Por contra, el presidente de Castilla y León, Juan Vicente Herrera, se mostró en contra de esa quita, ya que resulta una «especie de regalo» a algunos territorios y un instrumento que es «injusto» con ciudadanos que han hecho «esfuerzos especiales», como considera que ha sido el caso de su Gobierno en Castilla y León.
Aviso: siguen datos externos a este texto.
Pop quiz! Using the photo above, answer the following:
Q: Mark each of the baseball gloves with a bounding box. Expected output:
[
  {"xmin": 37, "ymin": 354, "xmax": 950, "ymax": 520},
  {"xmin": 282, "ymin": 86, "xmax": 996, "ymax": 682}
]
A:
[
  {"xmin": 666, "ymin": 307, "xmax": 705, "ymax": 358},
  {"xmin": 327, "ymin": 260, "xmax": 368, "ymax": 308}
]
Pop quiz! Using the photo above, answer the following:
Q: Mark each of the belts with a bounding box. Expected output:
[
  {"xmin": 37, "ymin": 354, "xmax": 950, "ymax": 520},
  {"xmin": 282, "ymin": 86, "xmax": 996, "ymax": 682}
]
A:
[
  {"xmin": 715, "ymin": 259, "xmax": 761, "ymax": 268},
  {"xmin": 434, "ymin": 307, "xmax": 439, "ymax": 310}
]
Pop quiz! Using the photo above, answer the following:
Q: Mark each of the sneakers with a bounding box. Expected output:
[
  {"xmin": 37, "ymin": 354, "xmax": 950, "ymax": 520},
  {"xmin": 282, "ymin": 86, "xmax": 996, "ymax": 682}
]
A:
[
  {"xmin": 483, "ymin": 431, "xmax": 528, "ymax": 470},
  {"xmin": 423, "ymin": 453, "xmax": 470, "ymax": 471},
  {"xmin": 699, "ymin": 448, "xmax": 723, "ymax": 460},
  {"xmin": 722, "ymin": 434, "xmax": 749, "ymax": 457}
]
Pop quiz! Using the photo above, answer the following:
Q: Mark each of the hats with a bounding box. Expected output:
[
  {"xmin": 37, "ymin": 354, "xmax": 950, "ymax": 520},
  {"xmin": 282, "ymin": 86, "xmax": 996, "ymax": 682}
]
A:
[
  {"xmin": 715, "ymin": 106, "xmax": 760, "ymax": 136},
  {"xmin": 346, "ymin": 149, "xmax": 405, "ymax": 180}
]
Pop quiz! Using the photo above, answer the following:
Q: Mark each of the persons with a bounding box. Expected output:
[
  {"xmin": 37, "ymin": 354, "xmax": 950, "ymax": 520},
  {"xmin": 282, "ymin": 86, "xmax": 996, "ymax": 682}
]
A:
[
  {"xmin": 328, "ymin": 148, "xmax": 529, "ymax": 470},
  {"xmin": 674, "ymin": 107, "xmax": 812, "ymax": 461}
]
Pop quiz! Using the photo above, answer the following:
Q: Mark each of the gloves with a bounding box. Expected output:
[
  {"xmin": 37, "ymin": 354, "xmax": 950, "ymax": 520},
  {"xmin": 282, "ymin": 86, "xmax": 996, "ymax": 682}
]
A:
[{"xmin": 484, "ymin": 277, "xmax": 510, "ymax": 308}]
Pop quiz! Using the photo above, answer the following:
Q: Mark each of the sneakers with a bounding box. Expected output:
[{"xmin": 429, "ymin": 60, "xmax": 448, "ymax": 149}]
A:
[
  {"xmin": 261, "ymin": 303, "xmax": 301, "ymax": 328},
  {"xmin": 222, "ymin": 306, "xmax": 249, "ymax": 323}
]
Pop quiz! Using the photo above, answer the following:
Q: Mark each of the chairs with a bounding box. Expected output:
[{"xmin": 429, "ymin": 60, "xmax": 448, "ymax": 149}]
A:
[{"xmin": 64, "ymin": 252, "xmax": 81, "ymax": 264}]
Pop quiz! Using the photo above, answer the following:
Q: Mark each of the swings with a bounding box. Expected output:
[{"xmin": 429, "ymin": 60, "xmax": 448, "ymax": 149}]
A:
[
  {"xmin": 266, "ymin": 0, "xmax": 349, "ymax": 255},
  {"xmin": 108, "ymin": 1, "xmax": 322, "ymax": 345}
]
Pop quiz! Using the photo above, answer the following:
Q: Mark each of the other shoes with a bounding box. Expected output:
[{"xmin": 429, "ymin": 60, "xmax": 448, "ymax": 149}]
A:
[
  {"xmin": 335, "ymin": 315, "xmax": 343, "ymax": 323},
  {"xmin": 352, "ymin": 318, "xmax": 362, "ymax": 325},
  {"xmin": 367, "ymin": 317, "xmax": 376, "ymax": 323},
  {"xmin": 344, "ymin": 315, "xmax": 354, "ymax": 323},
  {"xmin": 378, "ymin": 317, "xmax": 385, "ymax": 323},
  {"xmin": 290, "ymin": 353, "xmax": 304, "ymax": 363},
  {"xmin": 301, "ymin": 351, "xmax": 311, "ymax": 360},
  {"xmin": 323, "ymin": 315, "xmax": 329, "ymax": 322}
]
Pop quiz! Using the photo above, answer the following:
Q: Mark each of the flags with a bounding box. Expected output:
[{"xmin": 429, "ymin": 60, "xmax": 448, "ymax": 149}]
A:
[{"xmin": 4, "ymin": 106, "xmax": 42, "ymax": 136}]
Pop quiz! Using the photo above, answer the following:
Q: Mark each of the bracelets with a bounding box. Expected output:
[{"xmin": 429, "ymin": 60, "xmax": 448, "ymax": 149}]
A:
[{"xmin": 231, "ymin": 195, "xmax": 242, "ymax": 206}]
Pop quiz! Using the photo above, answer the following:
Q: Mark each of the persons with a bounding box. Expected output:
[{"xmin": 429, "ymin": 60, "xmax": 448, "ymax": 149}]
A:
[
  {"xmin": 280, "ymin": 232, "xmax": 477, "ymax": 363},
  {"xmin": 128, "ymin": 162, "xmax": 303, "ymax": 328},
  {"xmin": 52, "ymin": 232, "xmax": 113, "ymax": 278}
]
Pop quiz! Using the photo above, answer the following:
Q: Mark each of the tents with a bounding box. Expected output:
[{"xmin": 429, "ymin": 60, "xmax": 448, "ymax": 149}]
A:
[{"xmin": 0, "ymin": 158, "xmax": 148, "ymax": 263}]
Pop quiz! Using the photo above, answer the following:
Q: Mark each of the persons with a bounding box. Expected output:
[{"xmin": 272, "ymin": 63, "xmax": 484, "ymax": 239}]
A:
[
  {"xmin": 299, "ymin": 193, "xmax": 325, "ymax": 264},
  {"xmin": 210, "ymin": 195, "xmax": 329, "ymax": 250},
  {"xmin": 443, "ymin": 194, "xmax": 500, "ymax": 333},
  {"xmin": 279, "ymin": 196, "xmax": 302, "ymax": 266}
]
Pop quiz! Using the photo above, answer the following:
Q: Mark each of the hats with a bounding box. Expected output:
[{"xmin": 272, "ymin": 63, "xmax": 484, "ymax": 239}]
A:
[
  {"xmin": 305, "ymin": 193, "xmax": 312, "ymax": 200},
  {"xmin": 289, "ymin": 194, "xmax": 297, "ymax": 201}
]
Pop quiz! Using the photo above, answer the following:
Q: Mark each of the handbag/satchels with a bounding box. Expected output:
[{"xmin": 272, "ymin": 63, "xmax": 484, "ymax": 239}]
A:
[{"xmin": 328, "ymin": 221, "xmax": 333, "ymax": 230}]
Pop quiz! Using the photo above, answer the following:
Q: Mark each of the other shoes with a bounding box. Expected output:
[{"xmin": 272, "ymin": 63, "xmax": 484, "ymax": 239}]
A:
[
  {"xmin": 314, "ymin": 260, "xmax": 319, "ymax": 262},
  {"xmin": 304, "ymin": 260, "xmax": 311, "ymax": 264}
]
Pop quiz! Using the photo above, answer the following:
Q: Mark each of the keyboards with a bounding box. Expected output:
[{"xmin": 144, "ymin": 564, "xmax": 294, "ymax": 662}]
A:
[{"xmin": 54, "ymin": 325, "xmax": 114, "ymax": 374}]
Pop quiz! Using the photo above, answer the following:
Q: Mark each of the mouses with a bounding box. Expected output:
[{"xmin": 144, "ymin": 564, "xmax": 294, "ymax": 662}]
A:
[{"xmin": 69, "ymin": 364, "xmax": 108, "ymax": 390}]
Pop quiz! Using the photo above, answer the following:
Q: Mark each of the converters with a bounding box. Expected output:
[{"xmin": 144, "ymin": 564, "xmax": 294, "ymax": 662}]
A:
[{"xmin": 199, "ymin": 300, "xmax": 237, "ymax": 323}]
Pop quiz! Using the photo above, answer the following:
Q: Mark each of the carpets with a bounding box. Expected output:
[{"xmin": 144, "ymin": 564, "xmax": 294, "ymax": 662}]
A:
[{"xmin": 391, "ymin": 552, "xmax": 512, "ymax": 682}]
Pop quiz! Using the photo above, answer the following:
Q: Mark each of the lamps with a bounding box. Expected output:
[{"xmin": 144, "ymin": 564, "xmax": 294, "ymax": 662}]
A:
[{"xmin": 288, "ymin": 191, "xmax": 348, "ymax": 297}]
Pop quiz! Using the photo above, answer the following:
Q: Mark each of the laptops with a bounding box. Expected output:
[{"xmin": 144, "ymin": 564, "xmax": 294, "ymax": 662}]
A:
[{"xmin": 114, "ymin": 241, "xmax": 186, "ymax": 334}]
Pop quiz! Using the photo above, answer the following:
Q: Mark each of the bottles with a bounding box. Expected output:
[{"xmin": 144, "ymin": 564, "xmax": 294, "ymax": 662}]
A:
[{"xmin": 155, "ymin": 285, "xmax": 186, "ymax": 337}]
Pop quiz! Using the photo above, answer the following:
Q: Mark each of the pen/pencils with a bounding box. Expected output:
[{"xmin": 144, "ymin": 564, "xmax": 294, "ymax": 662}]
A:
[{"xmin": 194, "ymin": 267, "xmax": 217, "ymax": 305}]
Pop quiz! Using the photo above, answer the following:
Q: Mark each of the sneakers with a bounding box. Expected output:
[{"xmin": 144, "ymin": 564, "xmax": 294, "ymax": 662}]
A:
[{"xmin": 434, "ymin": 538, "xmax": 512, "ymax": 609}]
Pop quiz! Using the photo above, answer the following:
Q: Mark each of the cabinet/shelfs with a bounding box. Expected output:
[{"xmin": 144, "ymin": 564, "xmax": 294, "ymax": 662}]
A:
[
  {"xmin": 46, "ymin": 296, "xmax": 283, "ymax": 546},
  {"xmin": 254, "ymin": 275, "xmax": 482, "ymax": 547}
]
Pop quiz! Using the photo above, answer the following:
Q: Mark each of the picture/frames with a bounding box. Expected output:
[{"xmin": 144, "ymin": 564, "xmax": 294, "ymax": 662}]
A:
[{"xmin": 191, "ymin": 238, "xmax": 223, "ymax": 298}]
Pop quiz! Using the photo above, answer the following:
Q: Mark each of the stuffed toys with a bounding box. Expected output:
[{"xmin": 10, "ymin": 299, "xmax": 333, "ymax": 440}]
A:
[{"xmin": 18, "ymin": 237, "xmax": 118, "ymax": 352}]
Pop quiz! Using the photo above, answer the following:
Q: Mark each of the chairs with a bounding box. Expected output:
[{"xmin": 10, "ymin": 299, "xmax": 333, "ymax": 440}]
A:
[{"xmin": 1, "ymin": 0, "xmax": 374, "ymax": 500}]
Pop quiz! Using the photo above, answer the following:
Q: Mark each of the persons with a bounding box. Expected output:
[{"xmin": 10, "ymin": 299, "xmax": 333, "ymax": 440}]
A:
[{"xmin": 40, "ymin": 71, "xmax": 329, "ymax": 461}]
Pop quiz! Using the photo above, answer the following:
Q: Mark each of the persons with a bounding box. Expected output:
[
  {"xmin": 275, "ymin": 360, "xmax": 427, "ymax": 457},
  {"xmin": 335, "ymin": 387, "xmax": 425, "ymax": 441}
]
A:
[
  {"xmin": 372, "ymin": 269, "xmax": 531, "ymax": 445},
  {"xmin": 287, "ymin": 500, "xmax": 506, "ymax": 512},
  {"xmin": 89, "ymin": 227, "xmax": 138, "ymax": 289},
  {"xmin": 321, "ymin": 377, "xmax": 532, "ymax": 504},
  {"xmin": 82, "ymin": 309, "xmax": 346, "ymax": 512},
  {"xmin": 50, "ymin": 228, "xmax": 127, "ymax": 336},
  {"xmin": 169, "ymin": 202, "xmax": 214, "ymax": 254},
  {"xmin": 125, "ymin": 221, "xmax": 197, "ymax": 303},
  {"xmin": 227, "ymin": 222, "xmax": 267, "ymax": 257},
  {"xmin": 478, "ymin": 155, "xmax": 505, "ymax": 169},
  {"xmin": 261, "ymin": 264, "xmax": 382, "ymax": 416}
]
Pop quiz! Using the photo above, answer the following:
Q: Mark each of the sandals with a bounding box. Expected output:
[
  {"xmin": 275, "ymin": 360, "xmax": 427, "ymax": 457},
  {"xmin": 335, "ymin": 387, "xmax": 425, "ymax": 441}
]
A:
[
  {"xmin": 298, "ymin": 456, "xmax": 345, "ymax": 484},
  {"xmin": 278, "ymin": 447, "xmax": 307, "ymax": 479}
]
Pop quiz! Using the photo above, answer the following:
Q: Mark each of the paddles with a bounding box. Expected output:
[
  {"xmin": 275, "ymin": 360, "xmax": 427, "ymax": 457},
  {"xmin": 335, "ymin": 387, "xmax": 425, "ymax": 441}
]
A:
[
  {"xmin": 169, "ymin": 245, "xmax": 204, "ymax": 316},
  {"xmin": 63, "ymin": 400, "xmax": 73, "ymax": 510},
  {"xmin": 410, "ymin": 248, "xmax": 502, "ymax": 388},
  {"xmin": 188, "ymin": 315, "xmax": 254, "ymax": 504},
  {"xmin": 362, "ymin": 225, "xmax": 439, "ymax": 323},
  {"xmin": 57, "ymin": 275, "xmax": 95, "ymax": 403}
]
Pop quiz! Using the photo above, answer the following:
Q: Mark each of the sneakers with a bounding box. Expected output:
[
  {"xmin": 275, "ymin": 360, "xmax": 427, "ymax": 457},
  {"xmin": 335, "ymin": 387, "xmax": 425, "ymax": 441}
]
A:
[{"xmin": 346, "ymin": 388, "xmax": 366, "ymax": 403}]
Desde el Consell, el presidente Ximo Puig señaló que el PP «juega a la política de confrontación entre los territorios y es una gravísima irresponsabilidad. Lo que exigimos los valencianos es una compensación por la infrafinanciación, es decir, que aquello que otros han cobrado cada año por la financiacion ordinaria y nosotros hemos recibido como crédito, se compense de una manera justa. No puede ser que gastando menos que otras CCAA como la de Feijóo, acabemos endeudándonos».

El vicesecretario general del PSPV y portavoz en Les Corts, Manolo Mata, anunció que se pedirán todas las explicaciones a Bonig. «Debe explicar cuál ha sido su defensa de los intereses de la Comunitat para que se solvente, de una vez por todas, la situación endémica de infrafinanciación y la deuda histórica que lastra el futuro de generaciones», dijo.

El portavoz de Compromís, Fran Ferri, Ferri, mostró la indignación de su formación con un «desprecio inaceptable» hacia la Comunitat. «Es la constatación de que, para el PP, los valencianos somos ciudadanos de segunda», zanjó.